Collected data entries:
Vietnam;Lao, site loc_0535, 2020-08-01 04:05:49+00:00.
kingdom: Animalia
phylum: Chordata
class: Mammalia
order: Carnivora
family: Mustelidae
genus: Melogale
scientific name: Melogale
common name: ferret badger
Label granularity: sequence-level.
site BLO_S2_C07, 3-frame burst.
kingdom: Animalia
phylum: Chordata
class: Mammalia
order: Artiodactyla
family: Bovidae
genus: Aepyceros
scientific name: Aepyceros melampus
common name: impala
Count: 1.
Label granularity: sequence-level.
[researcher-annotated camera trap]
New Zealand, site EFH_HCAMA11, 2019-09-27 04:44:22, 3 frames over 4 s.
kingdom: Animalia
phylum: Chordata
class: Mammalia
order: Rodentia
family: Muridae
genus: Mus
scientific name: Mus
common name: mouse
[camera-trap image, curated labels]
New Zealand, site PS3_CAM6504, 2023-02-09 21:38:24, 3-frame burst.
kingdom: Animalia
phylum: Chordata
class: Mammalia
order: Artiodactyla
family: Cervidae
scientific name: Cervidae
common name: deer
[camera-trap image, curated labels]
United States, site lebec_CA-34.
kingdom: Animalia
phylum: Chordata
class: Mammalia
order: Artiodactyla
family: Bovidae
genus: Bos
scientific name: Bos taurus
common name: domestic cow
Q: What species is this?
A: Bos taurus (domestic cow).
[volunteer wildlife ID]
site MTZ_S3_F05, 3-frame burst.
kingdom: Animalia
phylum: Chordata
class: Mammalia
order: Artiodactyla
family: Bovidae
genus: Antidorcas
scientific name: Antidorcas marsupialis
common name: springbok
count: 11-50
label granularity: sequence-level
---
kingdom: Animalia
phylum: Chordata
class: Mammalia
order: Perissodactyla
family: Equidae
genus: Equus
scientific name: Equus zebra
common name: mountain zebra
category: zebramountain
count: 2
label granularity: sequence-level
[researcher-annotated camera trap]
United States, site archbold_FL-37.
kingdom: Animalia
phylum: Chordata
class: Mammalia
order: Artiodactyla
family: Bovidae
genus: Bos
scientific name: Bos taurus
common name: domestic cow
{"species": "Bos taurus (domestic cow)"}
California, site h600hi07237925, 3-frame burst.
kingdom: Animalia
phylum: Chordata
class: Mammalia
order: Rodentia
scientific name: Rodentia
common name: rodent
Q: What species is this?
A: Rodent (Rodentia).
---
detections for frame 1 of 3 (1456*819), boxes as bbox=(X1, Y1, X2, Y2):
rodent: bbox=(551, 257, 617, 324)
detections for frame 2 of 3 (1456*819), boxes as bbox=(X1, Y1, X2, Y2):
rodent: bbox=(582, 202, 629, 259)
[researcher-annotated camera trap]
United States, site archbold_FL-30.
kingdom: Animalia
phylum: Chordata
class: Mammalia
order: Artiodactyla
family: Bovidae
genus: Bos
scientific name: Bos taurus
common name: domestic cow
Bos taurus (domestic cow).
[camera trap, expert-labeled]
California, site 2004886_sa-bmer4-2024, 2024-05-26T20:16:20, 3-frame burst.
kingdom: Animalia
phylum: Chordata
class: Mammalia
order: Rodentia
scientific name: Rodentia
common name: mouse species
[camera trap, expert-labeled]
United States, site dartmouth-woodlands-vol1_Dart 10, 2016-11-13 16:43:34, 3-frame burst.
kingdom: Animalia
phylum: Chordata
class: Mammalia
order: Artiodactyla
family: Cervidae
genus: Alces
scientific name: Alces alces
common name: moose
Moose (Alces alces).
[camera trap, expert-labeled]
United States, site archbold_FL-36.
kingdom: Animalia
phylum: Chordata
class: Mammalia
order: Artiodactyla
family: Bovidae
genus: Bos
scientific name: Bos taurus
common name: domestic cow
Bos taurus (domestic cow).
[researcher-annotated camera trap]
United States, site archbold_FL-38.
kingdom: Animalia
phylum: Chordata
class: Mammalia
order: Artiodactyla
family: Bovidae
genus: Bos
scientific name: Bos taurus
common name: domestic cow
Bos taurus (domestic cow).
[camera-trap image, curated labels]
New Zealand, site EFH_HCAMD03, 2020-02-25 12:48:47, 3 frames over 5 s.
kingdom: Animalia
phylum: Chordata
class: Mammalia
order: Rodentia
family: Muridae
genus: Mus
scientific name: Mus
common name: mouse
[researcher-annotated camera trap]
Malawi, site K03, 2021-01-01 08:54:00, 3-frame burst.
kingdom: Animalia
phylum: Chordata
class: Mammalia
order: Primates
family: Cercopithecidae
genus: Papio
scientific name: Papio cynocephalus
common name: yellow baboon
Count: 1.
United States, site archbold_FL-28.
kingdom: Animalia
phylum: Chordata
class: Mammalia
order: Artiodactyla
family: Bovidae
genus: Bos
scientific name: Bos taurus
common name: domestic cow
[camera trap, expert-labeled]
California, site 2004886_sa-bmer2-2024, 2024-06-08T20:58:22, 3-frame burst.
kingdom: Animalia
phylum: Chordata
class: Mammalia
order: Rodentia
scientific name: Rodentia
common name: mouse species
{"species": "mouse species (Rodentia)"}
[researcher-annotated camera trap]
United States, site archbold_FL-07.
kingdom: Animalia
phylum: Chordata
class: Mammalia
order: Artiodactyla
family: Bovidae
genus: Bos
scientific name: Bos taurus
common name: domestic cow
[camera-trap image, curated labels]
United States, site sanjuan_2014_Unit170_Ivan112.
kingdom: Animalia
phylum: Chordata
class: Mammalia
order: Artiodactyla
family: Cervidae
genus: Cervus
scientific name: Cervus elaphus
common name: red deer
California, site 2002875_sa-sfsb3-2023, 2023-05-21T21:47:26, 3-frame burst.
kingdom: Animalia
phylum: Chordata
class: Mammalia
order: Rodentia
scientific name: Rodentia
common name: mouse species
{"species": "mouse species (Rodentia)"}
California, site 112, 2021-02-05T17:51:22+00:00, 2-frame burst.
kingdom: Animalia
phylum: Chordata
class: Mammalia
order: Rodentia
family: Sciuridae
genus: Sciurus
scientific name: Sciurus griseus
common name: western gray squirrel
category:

● **Work order**: Count the lines in the records above that contain "frames". Reply with the number only.

● **Task answer**: 2